Il successo fu notevole, tanto che il romanzo vinse anche il premio Bram Stoker. Ma quello che non è molto noto è come il libro sia stato scritto.

La stesura del romanzo è iniziata il 23 settembre 1984 e si è ufficialmente conclusa il 7 ottobre 1986.

È proprio quel 23 settembre che ci interessa, perché si narra che quel giorno Stephen King fosse in aereo, in viaggio verso Londra, e durante quel volo si sia addormentato, e abbia sognato la storia di uno scrittore di successo salvato e poi recluso da una ammiratrice psicopatica, che lo costringerà a cambiare le storie dei suoi romanzi seriali. Sembra che King, una volta arrivato al Brown’s Hotel di Londra, esausto dal lungo viaggio, si sia sistemato nella stanza ma, nonostante i numerosi tentativi, non sia riuscito a prendere sonno, ossessionato dal sogno fatto in aereo.

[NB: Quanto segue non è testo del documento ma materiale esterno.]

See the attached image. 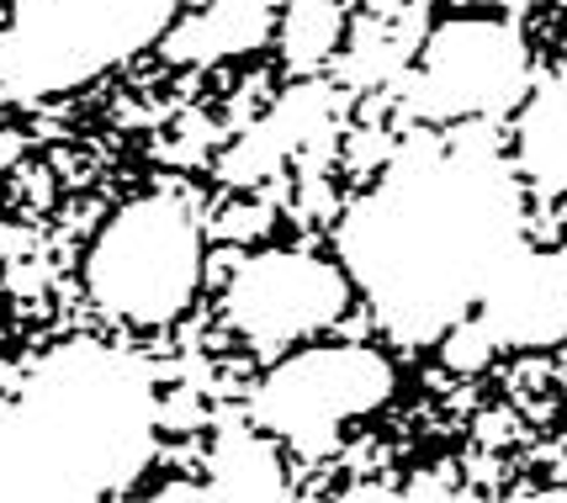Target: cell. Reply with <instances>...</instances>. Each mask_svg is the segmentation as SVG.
Returning <instances> with one entry per match:
<instances>
[{"label": "cell", "instance_id": "1", "mask_svg": "<svg viewBox=\"0 0 567 503\" xmlns=\"http://www.w3.org/2000/svg\"><path fill=\"white\" fill-rule=\"evenodd\" d=\"M525 233V201L488 133H414L382 165L377 191L350 207L340 254L382 328L430 345L483 297Z\"/></svg>", "mask_w": 567, "mask_h": 503}, {"label": "cell", "instance_id": "2", "mask_svg": "<svg viewBox=\"0 0 567 503\" xmlns=\"http://www.w3.org/2000/svg\"><path fill=\"white\" fill-rule=\"evenodd\" d=\"M154 381L112 345L53 350L0 402V503H91L154 455Z\"/></svg>", "mask_w": 567, "mask_h": 503}, {"label": "cell", "instance_id": "3", "mask_svg": "<svg viewBox=\"0 0 567 503\" xmlns=\"http://www.w3.org/2000/svg\"><path fill=\"white\" fill-rule=\"evenodd\" d=\"M175 0H17L0 32V85L59 96L138 53L171 22Z\"/></svg>", "mask_w": 567, "mask_h": 503}, {"label": "cell", "instance_id": "4", "mask_svg": "<svg viewBox=\"0 0 567 503\" xmlns=\"http://www.w3.org/2000/svg\"><path fill=\"white\" fill-rule=\"evenodd\" d=\"M197 276V223L171 197L133 201L127 212H117L96 239L91 265H85V281H91V297H96L101 313L138 328L171 324L192 302Z\"/></svg>", "mask_w": 567, "mask_h": 503}, {"label": "cell", "instance_id": "5", "mask_svg": "<svg viewBox=\"0 0 567 503\" xmlns=\"http://www.w3.org/2000/svg\"><path fill=\"white\" fill-rule=\"evenodd\" d=\"M393 392V366L361 345H329L281 360L255 392V425L281 434L292 451L323 455L340 440V425L371 413Z\"/></svg>", "mask_w": 567, "mask_h": 503}, {"label": "cell", "instance_id": "6", "mask_svg": "<svg viewBox=\"0 0 567 503\" xmlns=\"http://www.w3.org/2000/svg\"><path fill=\"white\" fill-rule=\"evenodd\" d=\"M530 85V59L509 22H445L424 43V64L409 85V112L445 117H504Z\"/></svg>", "mask_w": 567, "mask_h": 503}, {"label": "cell", "instance_id": "7", "mask_svg": "<svg viewBox=\"0 0 567 503\" xmlns=\"http://www.w3.org/2000/svg\"><path fill=\"white\" fill-rule=\"evenodd\" d=\"M346 276L313 254H255L228 281V318L255 350H281L346 313Z\"/></svg>", "mask_w": 567, "mask_h": 503}, {"label": "cell", "instance_id": "8", "mask_svg": "<svg viewBox=\"0 0 567 503\" xmlns=\"http://www.w3.org/2000/svg\"><path fill=\"white\" fill-rule=\"evenodd\" d=\"M477 318L494 334V345L515 350H546L567 339V254L563 250H515L498 260L477 297Z\"/></svg>", "mask_w": 567, "mask_h": 503}, {"label": "cell", "instance_id": "9", "mask_svg": "<svg viewBox=\"0 0 567 503\" xmlns=\"http://www.w3.org/2000/svg\"><path fill=\"white\" fill-rule=\"evenodd\" d=\"M334 112L340 106L329 96V85H302L287 101H276L271 112L223 154L218 176L228 186H249V180L271 176L287 154H302L308 165H319L323 149L334 144Z\"/></svg>", "mask_w": 567, "mask_h": 503}, {"label": "cell", "instance_id": "10", "mask_svg": "<svg viewBox=\"0 0 567 503\" xmlns=\"http://www.w3.org/2000/svg\"><path fill=\"white\" fill-rule=\"evenodd\" d=\"M271 38V0H213L202 17L175 27L165 53L175 64H213L223 53H249Z\"/></svg>", "mask_w": 567, "mask_h": 503}, {"label": "cell", "instance_id": "11", "mask_svg": "<svg viewBox=\"0 0 567 503\" xmlns=\"http://www.w3.org/2000/svg\"><path fill=\"white\" fill-rule=\"evenodd\" d=\"M519 170L542 197L567 191V85L542 80L519 117Z\"/></svg>", "mask_w": 567, "mask_h": 503}, {"label": "cell", "instance_id": "12", "mask_svg": "<svg viewBox=\"0 0 567 503\" xmlns=\"http://www.w3.org/2000/svg\"><path fill=\"white\" fill-rule=\"evenodd\" d=\"M202 499H287L281 461L260 434L228 425L213 446V478L202 482Z\"/></svg>", "mask_w": 567, "mask_h": 503}, {"label": "cell", "instance_id": "13", "mask_svg": "<svg viewBox=\"0 0 567 503\" xmlns=\"http://www.w3.org/2000/svg\"><path fill=\"white\" fill-rule=\"evenodd\" d=\"M424 27V6H403L393 22H367L355 32V49L346 59V80L350 85H382V80H398L409 53H414V38Z\"/></svg>", "mask_w": 567, "mask_h": 503}, {"label": "cell", "instance_id": "14", "mask_svg": "<svg viewBox=\"0 0 567 503\" xmlns=\"http://www.w3.org/2000/svg\"><path fill=\"white\" fill-rule=\"evenodd\" d=\"M340 43V11L334 0H287V22H281V53L292 70L323 64Z\"/></svg>", "mask_w": 567, "mask_h": 503}, {"label": "cell", "instance_id": "15", "mask_svg": "<svg viewBox=\"0 0 567 503\" xmlns=\"http://www.w3.org/2000/svg\"><path fill=\"white\" fill-rule=\"evenodd\" d=\"M488 355H494V334L483 328V318H456V324L445 328V366L451 371H477V366H488Z\"/></svg>", "mask_w": 567, "mask_h": 503}, {"label": "cell", "instance_id": "16", "mask_svg": "<svg viewBox=\"0 0 567 503\" xmlns=\"http://www.w3.org/2000/svg\"><path fill=\"white\" fill-rule=\"evenodd\" d=\"M462 6H498V11H519V6H530V0H462Z\"/></svg>", "mask_w": 567, "mask_h": 503}]
</instances>
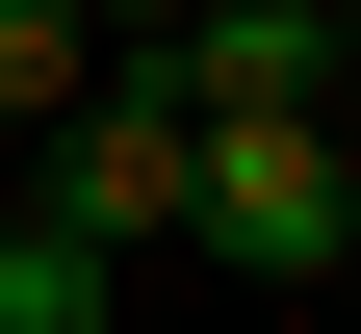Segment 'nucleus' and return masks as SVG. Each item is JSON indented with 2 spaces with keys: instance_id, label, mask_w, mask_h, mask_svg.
I'll return each instance as SVG.
<instances>
[{
  "instance_id": "f257e3e1",
  "label": "nucleus",
  "mask_w": 361,
  "mask_h": 334,
  "mask_svg": "<svg viewBox=\"0 0 361 334\" xmlns=\"http://www.w3.org/2000/svg\"><path fill=\"white\" fill-rule=\"evenodd\" d=\"M180 231H207V257L233 283H336L361 257V155H336V103H180Z\"/></svg>"
},
{
  "instance_id": "f03ea898",
  "label": "nucleus",
  "mask_w": 361,
  "mask_h": 334,
  "mask_svg": "<svg viewBox=\"0 0 361 334\" xmlns=\"http://www.w3.org/2000/svg\"><path fill=\"white\" fill-rule=\"evenodd\" d=\"M26 231H78V257H155V231H180V103H155L129 52L52 103V180H26Z\"/></svg>"
},
{
  "instance_id": "7ed1b4c3",
  "label": "nucleus",
  "mask_w": 361,
  "mask_h": 334,
  "mask_svg": "<svg viewBox=\"0 0 361 334\" xmlns=\"http://www.w3.org/2000/svg\"><path fill=\"white\" fill-rule=\"evenodd\" d=\"M129 77L155 103H336V0H155Z\"/></svg>"
},
{
  "instance_id": "20e7f679",
  "label": "nucleus",
  "mask_w": 361,
  "mask_h": 334,
  "mask_svg": "<svg viewBox=\"0 0 361 334\" xmlns=\"http://www.w3.org/2000/svg\"><path fill=\"white\" fill-rule=\"evenodd\" d=\"M78 77H104V0H0V129H52Z\"/></svg>"
},
{
  "instance_id": "39448f33",
  "label": "nucleus",
  "mask_w": 361,
  "mask_h": 334,
  "mask_svg": "<svg viewBox=\"0 0 361 334\" xmlns=\"http://www.w3.org/2000/svg\"><path fill=\"white\" fill-rule=\"evenodd\" d=\"M0 206H26V180H0Z\"/></svg>"
}]
</instances>
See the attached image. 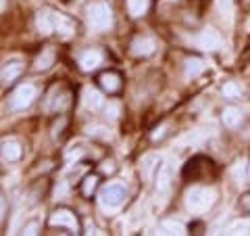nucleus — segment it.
<instances>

Sceso nella hall per fare due passi, incontrò il portiere dell’albergo che, dopo aver scambiato quattro chiacchiere, gli mostrò con orgoglio uno scrittoio che era stato usato da Rudyard Kipling.

Elettrizzato da quello strano aneddoto, Stephen King prese il suo block notes, si sedette alla scrivania e iniziò a buttar giù idee per il suo romanzo. Poco dopo si accorse di aver riempito 16, magnifiche, pagine di quello che in origine avrebbe dovuto essere solo un racconto di circa trentamila parole, intitolato “The Annie Wilkes Edition”, nel quale la protagonista psicopatica costringeva Paul Sheldon a scrivere un altro romanzo e poi lo uccideva. Ma le cose poi presero ben presto una direzione diversa da quella prevista, per giungere fino alla costruzione del capolavoro che oggi conosciamo.

Ritornando in camera, King ringraziò il portiere, che aggiunse, con un po’ di imbarazzo, che su quello scrittoio Kipling era morto a seguito di un colpo apoplettico proprio mentre stava scrivendo.